城の者は、上るどころか近づく事すら許されない、東の塔。
その東の塔の隠し部屋にて、何処からとも無く流れてきた歌声に、少女が目を覚ましたのは、城の誰もが寝静まった時刻だった。
少女はむくりと起き上がり、何処からとも無く聞こえてくる歌声がとても気になった。
「変わった歌。どこで歌ってるんだろう……」
この不思議な歌を側で聞いてみたい……少女は思ったが、隣のベッドで寝息を立てている母の言いつけを思い出した。

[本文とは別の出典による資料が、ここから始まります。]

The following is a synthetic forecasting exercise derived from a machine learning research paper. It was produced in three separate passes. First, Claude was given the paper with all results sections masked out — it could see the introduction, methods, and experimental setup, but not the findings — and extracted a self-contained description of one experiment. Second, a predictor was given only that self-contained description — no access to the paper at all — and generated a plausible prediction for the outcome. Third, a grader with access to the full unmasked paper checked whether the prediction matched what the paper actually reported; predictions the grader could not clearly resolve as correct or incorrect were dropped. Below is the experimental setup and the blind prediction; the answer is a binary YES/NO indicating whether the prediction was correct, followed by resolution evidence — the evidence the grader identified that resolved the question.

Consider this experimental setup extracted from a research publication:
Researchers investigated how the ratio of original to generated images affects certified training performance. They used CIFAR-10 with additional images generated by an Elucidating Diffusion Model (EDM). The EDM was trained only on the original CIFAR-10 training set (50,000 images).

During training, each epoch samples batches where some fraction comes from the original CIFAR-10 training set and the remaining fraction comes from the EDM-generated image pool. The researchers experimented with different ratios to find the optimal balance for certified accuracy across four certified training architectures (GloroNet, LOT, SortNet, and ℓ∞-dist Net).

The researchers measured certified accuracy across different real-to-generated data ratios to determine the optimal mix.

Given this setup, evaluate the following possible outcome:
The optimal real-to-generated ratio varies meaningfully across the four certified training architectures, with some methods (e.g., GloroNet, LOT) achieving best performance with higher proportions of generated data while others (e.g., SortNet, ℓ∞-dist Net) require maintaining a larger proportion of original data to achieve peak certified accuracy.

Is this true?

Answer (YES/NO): NO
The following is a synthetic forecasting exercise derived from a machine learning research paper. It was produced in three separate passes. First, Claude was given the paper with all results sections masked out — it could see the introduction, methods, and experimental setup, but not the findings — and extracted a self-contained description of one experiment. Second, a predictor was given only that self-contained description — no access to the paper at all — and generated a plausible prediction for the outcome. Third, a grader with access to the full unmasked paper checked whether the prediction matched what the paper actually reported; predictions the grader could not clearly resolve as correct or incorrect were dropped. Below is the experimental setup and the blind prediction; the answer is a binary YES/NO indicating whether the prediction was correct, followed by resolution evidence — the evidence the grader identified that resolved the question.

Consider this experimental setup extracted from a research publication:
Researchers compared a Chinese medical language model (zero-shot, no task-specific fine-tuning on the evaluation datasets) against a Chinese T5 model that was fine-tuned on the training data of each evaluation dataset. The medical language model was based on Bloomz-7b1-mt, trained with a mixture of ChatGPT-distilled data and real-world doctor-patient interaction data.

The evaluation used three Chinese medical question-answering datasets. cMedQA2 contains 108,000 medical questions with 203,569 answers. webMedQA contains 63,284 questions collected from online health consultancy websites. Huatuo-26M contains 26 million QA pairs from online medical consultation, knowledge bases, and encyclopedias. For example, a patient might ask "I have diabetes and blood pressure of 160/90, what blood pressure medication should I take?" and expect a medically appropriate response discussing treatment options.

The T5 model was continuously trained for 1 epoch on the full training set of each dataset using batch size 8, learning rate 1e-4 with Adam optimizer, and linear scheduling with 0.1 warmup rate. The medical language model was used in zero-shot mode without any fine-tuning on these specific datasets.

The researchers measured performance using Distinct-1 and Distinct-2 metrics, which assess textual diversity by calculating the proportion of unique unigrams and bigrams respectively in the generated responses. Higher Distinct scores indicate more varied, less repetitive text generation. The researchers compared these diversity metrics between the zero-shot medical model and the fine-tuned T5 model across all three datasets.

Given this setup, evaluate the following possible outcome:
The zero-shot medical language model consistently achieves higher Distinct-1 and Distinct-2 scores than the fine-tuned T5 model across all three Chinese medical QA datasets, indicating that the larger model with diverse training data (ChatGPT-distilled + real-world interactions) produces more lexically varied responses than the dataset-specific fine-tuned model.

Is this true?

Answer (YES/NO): YES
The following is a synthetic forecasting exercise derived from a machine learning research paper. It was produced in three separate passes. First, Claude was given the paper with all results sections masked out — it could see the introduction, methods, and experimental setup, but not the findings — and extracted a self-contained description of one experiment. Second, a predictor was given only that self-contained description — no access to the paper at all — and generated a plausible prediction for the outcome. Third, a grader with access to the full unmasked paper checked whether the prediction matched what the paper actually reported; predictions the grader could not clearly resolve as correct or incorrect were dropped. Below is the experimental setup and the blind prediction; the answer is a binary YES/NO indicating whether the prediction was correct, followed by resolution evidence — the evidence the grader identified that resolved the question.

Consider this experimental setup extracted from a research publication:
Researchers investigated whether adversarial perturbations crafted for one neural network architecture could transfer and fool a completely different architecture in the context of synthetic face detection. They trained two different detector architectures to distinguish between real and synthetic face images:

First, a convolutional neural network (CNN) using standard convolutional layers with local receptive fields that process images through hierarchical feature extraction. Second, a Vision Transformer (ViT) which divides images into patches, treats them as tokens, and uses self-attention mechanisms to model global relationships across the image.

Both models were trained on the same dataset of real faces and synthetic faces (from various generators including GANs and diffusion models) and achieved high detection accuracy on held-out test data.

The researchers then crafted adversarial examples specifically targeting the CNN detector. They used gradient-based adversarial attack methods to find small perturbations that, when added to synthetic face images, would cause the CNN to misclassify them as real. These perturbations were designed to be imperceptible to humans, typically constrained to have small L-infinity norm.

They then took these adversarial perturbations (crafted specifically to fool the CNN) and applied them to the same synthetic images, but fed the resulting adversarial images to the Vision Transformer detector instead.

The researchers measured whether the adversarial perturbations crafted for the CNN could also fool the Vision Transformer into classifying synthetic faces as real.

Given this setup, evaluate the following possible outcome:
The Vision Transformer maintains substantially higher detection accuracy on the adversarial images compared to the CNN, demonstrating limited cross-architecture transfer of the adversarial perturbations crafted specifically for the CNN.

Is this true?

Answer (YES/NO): YES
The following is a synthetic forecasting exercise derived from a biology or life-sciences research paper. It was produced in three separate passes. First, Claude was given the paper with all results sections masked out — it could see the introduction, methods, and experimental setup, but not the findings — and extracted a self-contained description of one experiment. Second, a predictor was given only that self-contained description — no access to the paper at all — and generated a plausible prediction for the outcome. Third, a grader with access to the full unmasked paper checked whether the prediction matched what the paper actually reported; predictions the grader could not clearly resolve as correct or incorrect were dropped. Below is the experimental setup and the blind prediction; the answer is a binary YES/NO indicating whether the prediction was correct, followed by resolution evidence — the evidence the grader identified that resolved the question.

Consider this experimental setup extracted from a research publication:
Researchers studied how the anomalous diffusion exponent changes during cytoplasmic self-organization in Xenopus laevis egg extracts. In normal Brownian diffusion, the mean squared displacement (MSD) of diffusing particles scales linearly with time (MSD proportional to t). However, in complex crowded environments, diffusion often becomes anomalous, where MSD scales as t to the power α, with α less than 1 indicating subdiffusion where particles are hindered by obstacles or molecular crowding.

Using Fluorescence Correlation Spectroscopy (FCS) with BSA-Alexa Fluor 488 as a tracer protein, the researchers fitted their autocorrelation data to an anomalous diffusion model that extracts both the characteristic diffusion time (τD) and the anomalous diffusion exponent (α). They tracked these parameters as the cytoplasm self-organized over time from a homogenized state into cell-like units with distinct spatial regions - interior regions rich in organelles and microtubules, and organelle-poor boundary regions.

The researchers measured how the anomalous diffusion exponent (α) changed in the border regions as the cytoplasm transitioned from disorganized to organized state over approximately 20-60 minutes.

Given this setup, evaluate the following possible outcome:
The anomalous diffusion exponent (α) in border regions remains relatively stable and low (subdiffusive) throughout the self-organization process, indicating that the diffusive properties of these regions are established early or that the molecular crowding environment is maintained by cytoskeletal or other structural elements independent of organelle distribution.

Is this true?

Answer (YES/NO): NO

『いい? ティファニア。何があっても、この塔から出てはいけないわよ?』
母が口を酸っぱくして、少女改めティファニアに言い聞かせていた。
ティファニアは、親の躾が行き届いているのか、聞き分けの良い少女だったが、聞いた事の無い不思議な歌声に、好奇心が勝ってしまった。
隣で寝る母に『ごめんなさい』と謝るとベッドから降りて窓を開けると、歌声は隣の塔から聞こえていた事に気付いた。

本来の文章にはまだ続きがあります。